# working at westbury, anywhere to park my caravan?



## snadge (Sep 12, 2005)

Right, I'm off to Westbury at the end of the week working for 2/3 months.

My plans are to buy a touring caravan for about a grand and get a cheap deal on somewhere to put it for that period.

All I need is an electrical hook-up really and access to water, toilet and shower block would be great but not essential.


If any urbanites have a bit spare land that they would hook me up on I'm sure we could come to an arrangement   


I haven't bought a caravan yet so if you know anyone selling, gis' a nod.

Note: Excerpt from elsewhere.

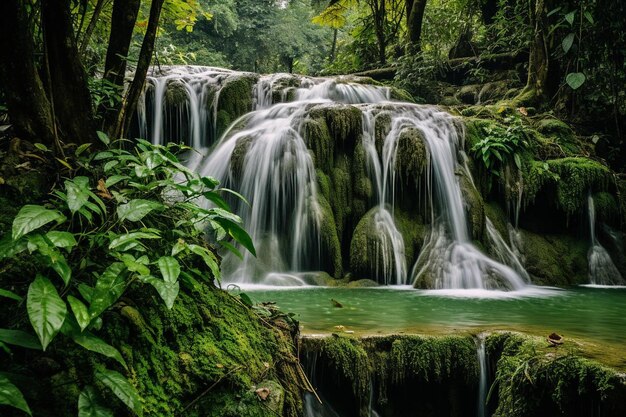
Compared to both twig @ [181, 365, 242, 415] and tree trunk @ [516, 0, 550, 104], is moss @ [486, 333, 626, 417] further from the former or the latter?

caravan requirements,any berth,  14-16ft internal, cassette toilet, fridge, hot/cold water, cooker, 240 hookup.


----------



## Zaskar (Sep 13, 2005)

Bloody travellers, get off my land....


----------



## tobyjug (Sep 13, 2005)

Zaskar said:
			
		

> Bloody travellers, get off my land....



No it is:- Get orf my land.


----------



## snadge (Sep 13, 2005)

no it's not, it's


" get orf my thread you twats"


----------



## Sunspots (Sep 13, 2005)

snadge said:
			
		

> no it's not, it's
> 
> 
> " get orf my thread you twats"


----------



## lizzieloo (Sep 13, 2005)

'ippy vermin


----------



## J77 (Sep 14, 2005)

It's actually 'moi' but at least your OP gets a bump.


----------